きわめて一般的な日常を綴っていたはずなのですが、いつのまにかアニメやゲームの話ばかりになっていました

TARI TARI 第12回『重ねたり響いたり』


合唱部の『白祭やろうよ提案』は、学校の理解はもちろん、生徒会の協力さえも得ることはできなかった。
しかし、それでも合唱部はへこたれない。もとより自分たちだけでだってやるつもりだったのだ。たいした問題じゃない。

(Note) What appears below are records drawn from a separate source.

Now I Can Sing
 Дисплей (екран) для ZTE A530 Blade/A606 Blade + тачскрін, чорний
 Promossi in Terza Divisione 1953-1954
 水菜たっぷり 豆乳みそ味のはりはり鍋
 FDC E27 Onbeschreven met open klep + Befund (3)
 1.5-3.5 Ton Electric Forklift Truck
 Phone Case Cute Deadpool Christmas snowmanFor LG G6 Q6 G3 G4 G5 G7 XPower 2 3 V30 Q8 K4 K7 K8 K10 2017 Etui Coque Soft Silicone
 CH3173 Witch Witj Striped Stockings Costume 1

組織としての協賛はなくたって、賛同して協力してくれる人だって多い。商店街も少しだけど宣伝を手伝ってくれる。
いや、いいんだ。たとえ自分たちだけだって、観客が一人もいなくたって、わたし達だけで白祭は実行する。


思う存分歌ってみせる。



なんで最初に見たときすぐ止めなかったの!?
オレのせいかよ!


大智は、業者が校内から運び出そうとしていた廃棄物の中に、ウィーンお手製の劇用小道具らしいものが混じっていたのを目撃しますが、その場で業者に荷物を確認させてもらうことよりも、部室へ向かってウィーンの荷物が残っているかどうかを確認することを選びます。結局、この『部室での確認作業』のタイムラグが致命的な結果を招き、無事に小道具を取り返すことができなかったわけです。


これ、どっちの気持ちもわかるんですよね。
たぶんわたしが合唱部のメンバーならば、来夏と一緒になって大智を責めていたろうし、第三者の大人としてその場にいれば、当然彼は悪くないと仲裁に入ったと思います。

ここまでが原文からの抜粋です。